Ankylosing Spondylitis (AS) (also now known as Axial Spondyloarthritis or SpA) is an inflammatory disease affecting up to 0.3% of the population. Treatment options for SpA remain limited. First line therapy consists of physiotherapy and non-steroidal anti-inflammatory drugs (NSAIDs). Biological anti-tumour necrosis factor (TNF) and anti-interleukin (IL)-17A agents are second line options in patients with continued active disease. Patients who are refractory or intolerant to these two cytokine targets currently do not have access to any other approved therapies. The fact that only one third of SpA patients achieve disease remission with anti-TNF agents illustrates the significant unmet clinical need in SpA.
We wish to develop novel treatments for AS/SpA such as GM-CSF targeted therapy.
Our preclinical characterisation of the immuno-biology in SpA suggests that GM-CSF mediated inflammation may be important, there is therefore a strong rationale for exploring GM-CSF blockade as a novel therapeutic pathway in SpA.

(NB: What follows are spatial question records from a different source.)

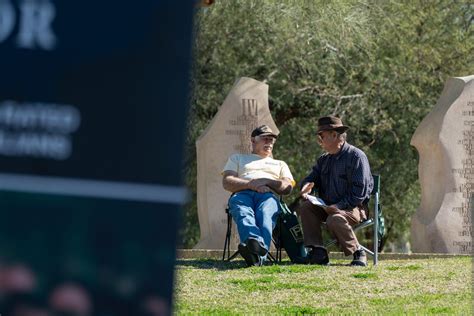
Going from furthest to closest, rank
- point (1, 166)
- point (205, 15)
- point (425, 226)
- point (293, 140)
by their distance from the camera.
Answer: point (293, 140), point (205, 15), point (425, 226), point (1, 166)

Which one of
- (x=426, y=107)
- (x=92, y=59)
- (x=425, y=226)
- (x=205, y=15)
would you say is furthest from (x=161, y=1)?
(x=426, y=107)

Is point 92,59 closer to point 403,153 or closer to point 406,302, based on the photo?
point 406,302

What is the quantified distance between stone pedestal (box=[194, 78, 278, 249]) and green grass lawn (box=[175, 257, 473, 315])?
3.61 m

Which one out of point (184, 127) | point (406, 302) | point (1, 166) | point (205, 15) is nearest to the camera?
point (1, 166)

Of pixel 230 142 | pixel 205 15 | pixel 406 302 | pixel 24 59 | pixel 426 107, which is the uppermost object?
pixel 205 15

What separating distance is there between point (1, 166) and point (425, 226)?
1134cm

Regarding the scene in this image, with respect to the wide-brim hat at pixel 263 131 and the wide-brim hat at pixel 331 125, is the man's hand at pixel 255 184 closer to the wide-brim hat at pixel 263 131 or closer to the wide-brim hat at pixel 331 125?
the wide-brim hat at pixel 263 131

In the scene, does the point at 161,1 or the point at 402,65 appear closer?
the point at 161,1

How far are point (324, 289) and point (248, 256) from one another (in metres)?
1.47

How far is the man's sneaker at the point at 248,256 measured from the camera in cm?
943

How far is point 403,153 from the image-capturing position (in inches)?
835

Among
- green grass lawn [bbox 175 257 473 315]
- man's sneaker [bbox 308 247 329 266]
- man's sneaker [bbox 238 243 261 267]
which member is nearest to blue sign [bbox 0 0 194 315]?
green grass lawn [bbox 175 257 473 315]

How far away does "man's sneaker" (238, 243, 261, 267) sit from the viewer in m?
9.43

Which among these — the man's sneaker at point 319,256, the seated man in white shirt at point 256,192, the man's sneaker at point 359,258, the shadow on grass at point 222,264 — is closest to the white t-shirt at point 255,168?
the seated man in white shirt at point 256,192
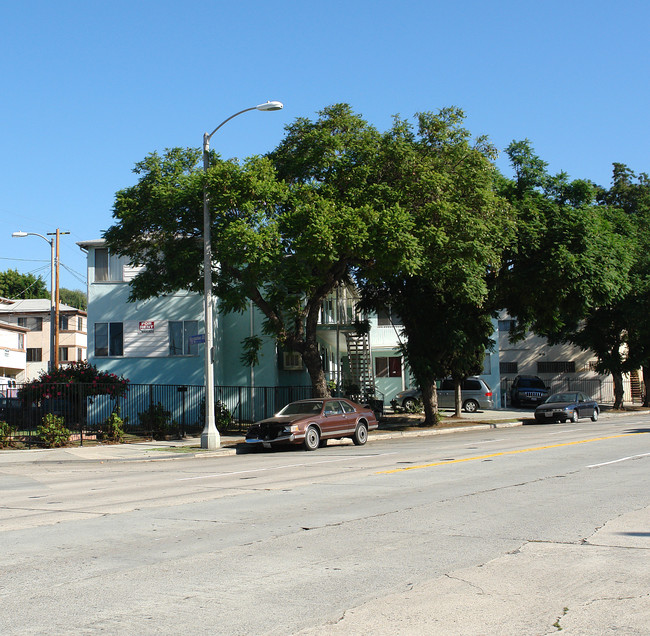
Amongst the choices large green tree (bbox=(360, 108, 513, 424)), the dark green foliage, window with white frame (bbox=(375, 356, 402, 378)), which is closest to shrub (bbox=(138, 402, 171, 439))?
large green tree (bbox=(360, 108, 513, 424))

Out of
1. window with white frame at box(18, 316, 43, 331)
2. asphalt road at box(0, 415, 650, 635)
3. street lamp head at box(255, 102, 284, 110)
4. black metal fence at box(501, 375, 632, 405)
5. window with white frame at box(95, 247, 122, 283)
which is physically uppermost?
street lamp head at box(255, 102, 284, 110)

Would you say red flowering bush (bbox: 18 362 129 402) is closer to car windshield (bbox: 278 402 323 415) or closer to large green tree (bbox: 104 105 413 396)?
large green tree (bbox: 104 105 413 396)

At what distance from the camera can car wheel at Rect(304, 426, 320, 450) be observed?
21.7 meters

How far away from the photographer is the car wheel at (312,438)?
71.1 ft

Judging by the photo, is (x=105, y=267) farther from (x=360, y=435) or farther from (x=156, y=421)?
(x=360, y=435)

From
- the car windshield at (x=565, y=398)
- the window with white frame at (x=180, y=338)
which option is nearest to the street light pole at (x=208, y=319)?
the window with white frame at (x=180, y=338)

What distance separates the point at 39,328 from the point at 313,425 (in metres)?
51.2

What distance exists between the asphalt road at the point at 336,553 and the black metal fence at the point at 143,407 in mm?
10410

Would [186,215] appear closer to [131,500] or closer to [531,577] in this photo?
[131,500]

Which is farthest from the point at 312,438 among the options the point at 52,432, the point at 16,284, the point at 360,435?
the point at 16,284

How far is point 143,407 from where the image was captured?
3116cm

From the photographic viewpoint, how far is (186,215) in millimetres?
25281

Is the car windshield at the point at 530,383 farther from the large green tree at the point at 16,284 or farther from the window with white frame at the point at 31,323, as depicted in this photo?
the large green tree at the point at 16,284

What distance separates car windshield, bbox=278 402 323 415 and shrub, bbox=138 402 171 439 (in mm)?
5704
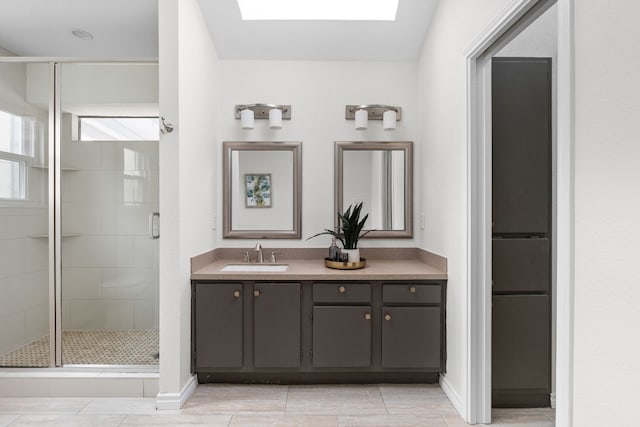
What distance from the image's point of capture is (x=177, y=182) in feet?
7.80

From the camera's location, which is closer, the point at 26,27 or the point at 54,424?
the point at 54,424

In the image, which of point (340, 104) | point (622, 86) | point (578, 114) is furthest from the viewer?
point (340, 104)

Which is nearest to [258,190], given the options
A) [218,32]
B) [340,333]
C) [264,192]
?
[264,192]

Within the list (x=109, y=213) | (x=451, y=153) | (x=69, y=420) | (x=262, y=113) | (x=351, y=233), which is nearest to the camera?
(x=69, y=420)

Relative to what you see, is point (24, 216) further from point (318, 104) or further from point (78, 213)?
point (318, 104)

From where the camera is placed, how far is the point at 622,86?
1.15 metres

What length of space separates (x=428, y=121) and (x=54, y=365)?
3.03 m

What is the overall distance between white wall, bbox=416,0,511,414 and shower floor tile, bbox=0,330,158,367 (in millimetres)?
1940

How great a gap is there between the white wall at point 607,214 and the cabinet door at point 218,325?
1918 mm

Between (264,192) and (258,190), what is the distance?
0.17 ft

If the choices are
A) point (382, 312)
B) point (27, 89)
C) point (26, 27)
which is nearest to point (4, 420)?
point (27, 89)

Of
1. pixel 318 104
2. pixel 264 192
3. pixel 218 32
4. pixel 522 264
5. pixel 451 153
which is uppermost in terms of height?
pixel 218 32

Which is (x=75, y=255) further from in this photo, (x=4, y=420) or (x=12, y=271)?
(x=4, y=420)

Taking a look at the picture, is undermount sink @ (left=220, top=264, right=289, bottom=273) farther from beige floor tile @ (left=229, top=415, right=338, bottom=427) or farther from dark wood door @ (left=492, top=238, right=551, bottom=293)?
dark wood door @ (left=492, top=238, right=551, bottom=293)
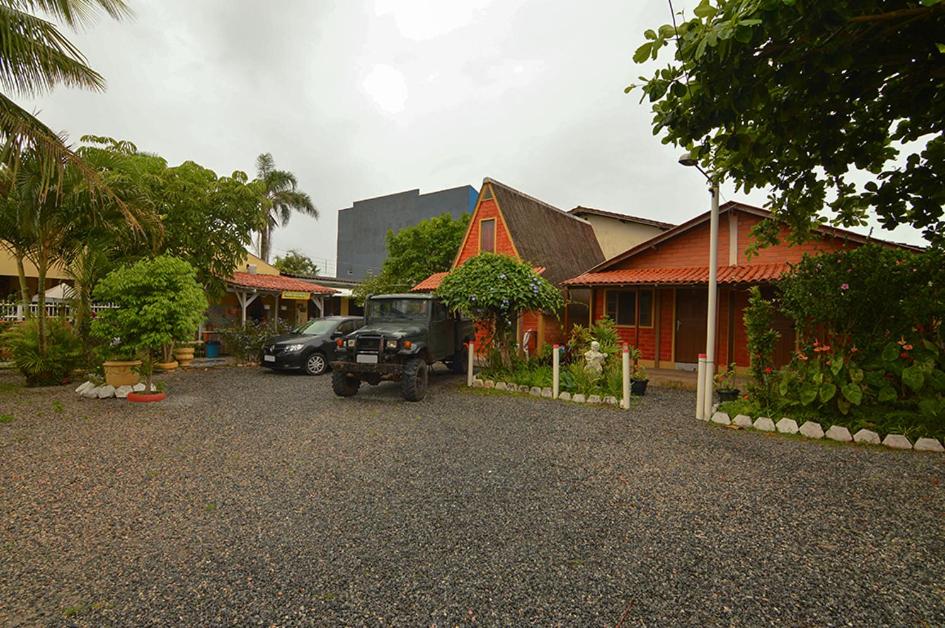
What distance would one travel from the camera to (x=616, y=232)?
2205 centimetres

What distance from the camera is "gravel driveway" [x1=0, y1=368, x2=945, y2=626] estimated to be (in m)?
2.43

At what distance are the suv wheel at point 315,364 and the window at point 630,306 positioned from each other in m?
8.08

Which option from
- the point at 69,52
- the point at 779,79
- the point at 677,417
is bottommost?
the point at 677,417

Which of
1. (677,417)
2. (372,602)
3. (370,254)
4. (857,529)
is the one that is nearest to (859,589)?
(857,529)

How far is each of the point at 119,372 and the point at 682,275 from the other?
41.1 ft

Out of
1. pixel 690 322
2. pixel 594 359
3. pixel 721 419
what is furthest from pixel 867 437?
pixel 690 322

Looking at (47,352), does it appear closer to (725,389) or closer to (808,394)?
(725,389)

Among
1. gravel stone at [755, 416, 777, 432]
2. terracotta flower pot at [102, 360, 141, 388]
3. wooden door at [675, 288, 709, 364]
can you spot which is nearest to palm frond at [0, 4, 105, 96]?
terracotta flower pot at [102, 360, 141, 388]

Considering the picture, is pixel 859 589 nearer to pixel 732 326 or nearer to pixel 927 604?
pixel 927 604

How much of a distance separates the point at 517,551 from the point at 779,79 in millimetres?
3671

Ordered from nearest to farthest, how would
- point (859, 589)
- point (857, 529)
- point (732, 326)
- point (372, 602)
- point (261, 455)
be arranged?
point (372, 602) < point (859, 589) < point (857, 529) < point (261, 455) < point (732, 326)

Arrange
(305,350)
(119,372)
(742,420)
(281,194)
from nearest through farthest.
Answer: (742,420) < (119,372) < (305,350) < (281,194)

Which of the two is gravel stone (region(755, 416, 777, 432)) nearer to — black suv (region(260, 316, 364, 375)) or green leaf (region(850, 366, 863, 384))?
green leaf (region(850, 366, 863, 384))

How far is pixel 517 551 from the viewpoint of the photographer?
2.99 metres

We hypothesize that there is a distinct GM-CSF signature in the blood of some or all SpA patients, that this signature will be reversed by anti-GM-CSF treatment and that this will correlate with clinical response. We will study immune and bacterial signatures in blood and stool of patients before and after biologic treatments including anti-GMCSF. If signature reversal is seen in the absence of clinical response, we will confidently be able to rule out GM-CSF neutralization as a therapy for SpA (null hypothesis). Alternatively we hope to detect a “signature” that will predict good response to therapy in some (or all) individuals. This would confirm the rationale of this treatment for further large studies and potentially pave the way for personalized therapy for AS/SpA patients in the future.